The state has granted both direct subsidies and compensations and tax subsidies to private forest owners. The three forms of private forestry funding that are the largest in euro terms are the subsidies under the fixed-term scheme for financing sustainable forestry (Kemera), the compensations under the Forest Biodiversity Programme for Southern Finland (METSO) and tax subsidies, such as the forest deduction. In recent years, the direct state aid has amounted to approximately EUR 70–100 million and the indirect tax subsidies to approximated EUR 170 million a year. The estimates of tax subsidies are not fully accurate.

The audit assessed the cost-efficiency of the different forms of support for private forestry, focusing on the objectives of promoting wood production and safeguarding biodiversity. It was also assessed how the different funding schemes function as a whole in relation to these two main objectives.

The state has supported the production of wood in private forests for almost a hundred years. The Kemera subsidy scheme, managed by the Ministry of Agriculture and Forestry, has been operational since 1997. It has hardly changed even though the operating environment of forestry has undergone significant changes. The new Forestry Incentive Scheme (Metka) should enter into force at the beginning of 2024. Around 80%–90% of the Kemera subsidies have been used to promote wood production. However, based on the audit findings, better evidence of the incentive effects of subsidising wood production is needed. In addition, more robust justifications are needed for the state aid when there is a well-functioning market for wood.

The state also promotes wood production and supply with various tax subsidies. They are not reflected in the state budget but are considered to be loss of tax revenue. The impacts or incentive effects of tax subsidies for private forestry have not been examined. Nor are tax subsidies taken into account when decisions on direct subsidies for wood production are made. The combination of different subsidies increases the risk that public subsidies will supersede private investments while also undermining the justification for public subsidies.

The other objective of the Kemera scheme has been to safeguard the biodiversity of forests. It has been considered that this is achieved primarily by means of the Kemera environmental subsidies and nature management projects, which are part of the METSO programme. In addition, individual environmental conditions have been included in the conditions for the Kemera subsidies for wood production. However, their effectiveness has not been monitored. Wood production subsidies and their conditions have not been fully in line with the biodiversity objective.
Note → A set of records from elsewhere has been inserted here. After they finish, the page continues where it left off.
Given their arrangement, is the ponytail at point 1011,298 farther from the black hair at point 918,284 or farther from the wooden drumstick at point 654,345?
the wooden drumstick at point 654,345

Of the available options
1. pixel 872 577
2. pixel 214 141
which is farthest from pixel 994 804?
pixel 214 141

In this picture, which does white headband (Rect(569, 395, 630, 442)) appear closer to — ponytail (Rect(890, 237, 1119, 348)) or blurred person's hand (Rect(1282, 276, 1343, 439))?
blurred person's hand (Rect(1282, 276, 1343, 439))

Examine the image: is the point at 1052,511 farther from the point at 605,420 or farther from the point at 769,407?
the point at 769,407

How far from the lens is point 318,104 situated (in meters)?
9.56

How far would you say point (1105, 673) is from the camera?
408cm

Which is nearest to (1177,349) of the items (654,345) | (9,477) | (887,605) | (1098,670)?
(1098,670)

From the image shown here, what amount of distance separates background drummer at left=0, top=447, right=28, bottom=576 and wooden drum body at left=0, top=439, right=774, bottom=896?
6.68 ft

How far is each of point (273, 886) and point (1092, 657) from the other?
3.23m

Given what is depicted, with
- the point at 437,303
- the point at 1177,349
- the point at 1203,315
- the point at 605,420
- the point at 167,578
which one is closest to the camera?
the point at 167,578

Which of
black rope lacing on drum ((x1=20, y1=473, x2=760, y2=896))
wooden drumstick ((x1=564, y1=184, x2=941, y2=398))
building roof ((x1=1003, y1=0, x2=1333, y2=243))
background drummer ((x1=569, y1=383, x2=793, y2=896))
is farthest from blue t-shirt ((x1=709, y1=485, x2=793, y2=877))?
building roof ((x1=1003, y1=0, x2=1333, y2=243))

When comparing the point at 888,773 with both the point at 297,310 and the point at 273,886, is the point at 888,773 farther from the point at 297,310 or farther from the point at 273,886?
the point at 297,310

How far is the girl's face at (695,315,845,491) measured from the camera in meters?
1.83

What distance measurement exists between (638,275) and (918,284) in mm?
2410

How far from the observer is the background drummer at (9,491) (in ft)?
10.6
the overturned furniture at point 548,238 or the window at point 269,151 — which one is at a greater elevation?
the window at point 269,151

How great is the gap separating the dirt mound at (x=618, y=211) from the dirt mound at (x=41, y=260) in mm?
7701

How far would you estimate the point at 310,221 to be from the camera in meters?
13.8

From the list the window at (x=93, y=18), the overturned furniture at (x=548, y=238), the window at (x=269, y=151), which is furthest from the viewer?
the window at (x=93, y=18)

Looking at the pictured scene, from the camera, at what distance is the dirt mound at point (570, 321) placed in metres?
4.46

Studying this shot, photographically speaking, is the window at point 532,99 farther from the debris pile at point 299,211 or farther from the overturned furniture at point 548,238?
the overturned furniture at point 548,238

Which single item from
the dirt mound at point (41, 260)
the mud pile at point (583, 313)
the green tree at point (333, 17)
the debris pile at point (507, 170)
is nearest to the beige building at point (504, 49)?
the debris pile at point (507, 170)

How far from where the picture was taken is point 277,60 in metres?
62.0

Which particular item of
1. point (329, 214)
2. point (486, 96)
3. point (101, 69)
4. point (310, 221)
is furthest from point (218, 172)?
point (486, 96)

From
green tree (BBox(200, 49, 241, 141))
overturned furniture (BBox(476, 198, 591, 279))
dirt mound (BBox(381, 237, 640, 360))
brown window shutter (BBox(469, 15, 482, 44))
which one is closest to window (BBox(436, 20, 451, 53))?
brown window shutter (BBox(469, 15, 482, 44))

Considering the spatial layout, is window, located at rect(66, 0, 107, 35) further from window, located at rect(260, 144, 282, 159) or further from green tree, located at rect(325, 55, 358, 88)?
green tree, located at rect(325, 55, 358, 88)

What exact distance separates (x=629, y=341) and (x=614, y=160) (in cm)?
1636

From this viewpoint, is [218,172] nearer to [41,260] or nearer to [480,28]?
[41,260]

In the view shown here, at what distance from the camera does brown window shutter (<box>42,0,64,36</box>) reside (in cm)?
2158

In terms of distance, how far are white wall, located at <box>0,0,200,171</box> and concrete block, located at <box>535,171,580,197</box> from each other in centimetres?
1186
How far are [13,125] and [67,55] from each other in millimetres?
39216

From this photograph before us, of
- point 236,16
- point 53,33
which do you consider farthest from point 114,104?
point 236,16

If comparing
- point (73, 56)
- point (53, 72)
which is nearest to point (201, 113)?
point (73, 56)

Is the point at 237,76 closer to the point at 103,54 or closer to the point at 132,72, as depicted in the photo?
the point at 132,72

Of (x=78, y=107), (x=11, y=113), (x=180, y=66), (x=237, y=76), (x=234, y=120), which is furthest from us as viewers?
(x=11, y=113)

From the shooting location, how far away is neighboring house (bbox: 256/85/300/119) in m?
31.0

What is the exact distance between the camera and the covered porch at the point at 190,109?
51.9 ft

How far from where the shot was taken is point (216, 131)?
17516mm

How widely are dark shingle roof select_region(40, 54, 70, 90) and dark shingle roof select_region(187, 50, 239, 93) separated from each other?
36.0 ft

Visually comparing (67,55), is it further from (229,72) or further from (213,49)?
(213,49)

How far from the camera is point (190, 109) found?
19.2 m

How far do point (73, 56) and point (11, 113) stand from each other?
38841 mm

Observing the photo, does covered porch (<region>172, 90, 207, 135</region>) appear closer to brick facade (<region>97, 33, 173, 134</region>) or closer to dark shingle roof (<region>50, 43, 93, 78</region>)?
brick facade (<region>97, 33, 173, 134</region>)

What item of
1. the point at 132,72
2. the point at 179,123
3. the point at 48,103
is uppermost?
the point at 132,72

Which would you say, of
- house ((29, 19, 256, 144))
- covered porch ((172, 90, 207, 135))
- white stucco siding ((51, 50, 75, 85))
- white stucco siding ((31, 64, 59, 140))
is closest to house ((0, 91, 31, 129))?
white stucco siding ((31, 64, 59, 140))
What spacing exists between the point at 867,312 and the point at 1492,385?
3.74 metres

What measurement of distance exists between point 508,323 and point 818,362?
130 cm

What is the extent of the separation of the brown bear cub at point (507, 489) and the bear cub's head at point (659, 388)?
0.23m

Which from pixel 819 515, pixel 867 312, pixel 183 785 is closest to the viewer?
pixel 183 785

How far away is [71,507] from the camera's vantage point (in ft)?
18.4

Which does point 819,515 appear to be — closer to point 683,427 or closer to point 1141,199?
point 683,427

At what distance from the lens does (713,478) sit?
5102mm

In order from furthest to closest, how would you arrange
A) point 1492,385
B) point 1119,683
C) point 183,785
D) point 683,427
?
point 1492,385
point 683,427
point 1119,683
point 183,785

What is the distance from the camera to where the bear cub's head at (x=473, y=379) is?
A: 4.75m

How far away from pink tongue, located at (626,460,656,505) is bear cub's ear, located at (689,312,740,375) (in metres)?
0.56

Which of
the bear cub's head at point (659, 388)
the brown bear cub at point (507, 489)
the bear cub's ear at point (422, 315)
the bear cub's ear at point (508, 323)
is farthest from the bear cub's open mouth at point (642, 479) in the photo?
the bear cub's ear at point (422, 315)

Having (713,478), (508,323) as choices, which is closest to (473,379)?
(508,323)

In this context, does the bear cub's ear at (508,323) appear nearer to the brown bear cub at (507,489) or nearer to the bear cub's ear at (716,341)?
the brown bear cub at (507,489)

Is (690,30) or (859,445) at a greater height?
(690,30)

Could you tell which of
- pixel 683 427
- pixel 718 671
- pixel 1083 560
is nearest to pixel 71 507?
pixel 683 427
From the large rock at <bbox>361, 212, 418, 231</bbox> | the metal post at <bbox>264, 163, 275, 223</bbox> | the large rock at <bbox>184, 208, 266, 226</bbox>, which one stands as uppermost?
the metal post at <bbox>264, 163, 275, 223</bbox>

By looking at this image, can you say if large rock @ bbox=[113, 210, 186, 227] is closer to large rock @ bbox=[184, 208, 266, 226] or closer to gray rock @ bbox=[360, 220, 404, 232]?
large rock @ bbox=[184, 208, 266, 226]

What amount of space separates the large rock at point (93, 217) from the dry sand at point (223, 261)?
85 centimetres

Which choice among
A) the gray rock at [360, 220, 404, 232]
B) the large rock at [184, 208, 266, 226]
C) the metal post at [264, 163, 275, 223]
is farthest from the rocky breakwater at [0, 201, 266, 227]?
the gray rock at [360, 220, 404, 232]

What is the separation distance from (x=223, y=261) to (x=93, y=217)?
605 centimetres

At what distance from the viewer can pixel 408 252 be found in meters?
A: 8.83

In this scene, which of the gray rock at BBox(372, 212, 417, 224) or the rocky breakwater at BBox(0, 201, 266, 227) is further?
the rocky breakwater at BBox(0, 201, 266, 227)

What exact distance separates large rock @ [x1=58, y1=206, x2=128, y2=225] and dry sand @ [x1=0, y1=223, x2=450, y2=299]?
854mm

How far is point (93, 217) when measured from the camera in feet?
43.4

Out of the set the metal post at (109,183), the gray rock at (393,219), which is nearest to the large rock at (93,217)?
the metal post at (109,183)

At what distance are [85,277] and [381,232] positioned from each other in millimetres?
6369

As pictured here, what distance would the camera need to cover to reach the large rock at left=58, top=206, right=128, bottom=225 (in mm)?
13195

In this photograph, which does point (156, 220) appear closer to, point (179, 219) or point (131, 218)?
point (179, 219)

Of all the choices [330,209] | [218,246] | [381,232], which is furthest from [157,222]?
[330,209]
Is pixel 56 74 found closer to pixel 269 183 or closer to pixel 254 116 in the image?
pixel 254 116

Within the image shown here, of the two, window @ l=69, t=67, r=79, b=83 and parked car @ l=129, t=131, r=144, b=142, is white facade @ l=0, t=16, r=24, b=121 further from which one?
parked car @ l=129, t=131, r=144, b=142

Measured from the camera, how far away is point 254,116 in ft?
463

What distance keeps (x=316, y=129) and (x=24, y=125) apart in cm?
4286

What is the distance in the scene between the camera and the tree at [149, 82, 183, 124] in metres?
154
The funding of the METSO programme consists of the 10-year Kemera environmental subsidies and nature management subsidies and of the environmental protection and nature management appropriations granted by the Ministry of the Environment. It is likely that the programme will achieve its quantitative protection objective by 2025, although this is uncertain in the case of the Kemera subsidies. The protection has also been of high quality. However, the National Audit Office recommends that the Ministries should together explore ways to further improve the cost-efficiency and effectiveness of the programme. A study should be conducted, for example, on the appropriateness of fixed-term protection agreements, as they involve a risk of the state losing its investment in protection on the expiration of the agreement.